23. Considérant de telles divergences de vues, il n’aurait pas été inutile de saisir la Cour de justice d’une question préjudicielle, ne serait-ce que sur l’interprétation à donner à l’article 17.1, c, du RGPD. Il est tout aussi regrettable que l’autorité de contrôle n’ait pas perçu ou pris en considération cette divergence de vue à l’échelle européenne pour en saisir la juridiction compétente (RGPD, art. 58.5) et l’inciter à poser une question préjudicielle (comp., en matière de transfert de données, CJUE, gr. ch., 6 oct. 2015, Schrems I, aff. C-362/14, pt 65, AJDA 2015. 2257, chron. E. Broussy, H. Cassagnabère et C. Gänser  ; D. 2016. 111 , note B. Haftel  ; ibid. 88, point de vue C. Castets-Renard  ; ibid. 2025, obs. L. d’Avout et S. Bollée  ; AJ pénal 2015. 601, obs. E. Daoud  ; Dalloz IP/IT 2016. 26, étude C. Théard-Jallu, J.-M. Job et S. Mintz  ; JAC 2015, n° 29, p. 11, obs. E. Scaramozzino  ; JT 2015, n° 180, p. 14, obs. E. Scaramozzino  ; Rev. crit. DIP 2022. 287, étude U. Kohl  ; RTD eur. 2015. 786, obs. M. Benlolo Carabot  ; ibid. 2017. 361, obs. F. Benoît-Rohmer  ; ibid. 365, obs. F. Benoît-Rohmer ), quoi que le fondement pour ce faire en droit français lui manque.

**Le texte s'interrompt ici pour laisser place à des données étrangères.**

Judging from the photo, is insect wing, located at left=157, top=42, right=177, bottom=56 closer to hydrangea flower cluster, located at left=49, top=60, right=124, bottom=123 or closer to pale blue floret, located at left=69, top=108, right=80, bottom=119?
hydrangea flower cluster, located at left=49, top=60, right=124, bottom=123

Quant aux mécanismes de cohérence prévus par les articles 63 et suivants du RGPD, ils n’abordent pas les divergences de fond dans les décisions adoptées par les autorités de contrôle qui sont dépourvues d’effets dans plusieurs États membres. C’est un défaut que rend d’autant plus visible la centralisation et publication de résumés des décisions des autorités de contrôle (V. le site du Comité européen de la protection des données ou encore le site gdprhub.eu) et auquel la proposition de règlement établissant des règles de procédure supplémentaires relatives à l’application du RGPD n’offre aucun remède (COM(2023) 348 final).

24. En guise de conclusion, ne faut-il pas regretter que le Conseil d’État ait si peu fait de cas des délais de conservation des données traitées, à telle enseigne qu’il confirme, en creux, la possibilité de constituer des archives privées sur les opinions religieuses d’une partie de la population ? 120 ans à compter du baptême, puis versement aux archives historiques du diocèse. Il s’agit vraisemblablement d’une erreur manifeste d’appréciation de la CNIL qui n’a pas épuisé les missions que lui attribuent les articles 57.1, a, du RGPD et 8, I, 2°, de la loi « informatique et libertés » : contrôler l’application et veiller au respect du droit de la protection des données (comp. CJUE 16 nov. 2023, Ligue des droits humains, aff. C-333/22, pts 45 s., D. 2023. 2046 ). Elle découle de délais de conservation qui mettent manifestement en cause deux principes du RGPD. Le principe de limitation des finalités du traitement (RGPD, art. 5.1, b), à défaut pour l’Église d’être chargée d’assurer, dans l’intérêt général, la tenue d’archives historiques de la population, qui plus est s’agissant de données sensibles. Ces missions sont celles des archives publiques. Et, corolairement, le principe de limitation de la durée de conservation (RGPD, art. 5.1, e) car les finalités poursuivis de l’Église, conserver la trace du baptême en vue d’autres sacrements ou de la réintégration de la personne concernée dans la communauté, ne justifient plus le traitement à compter du décès de cette dernière.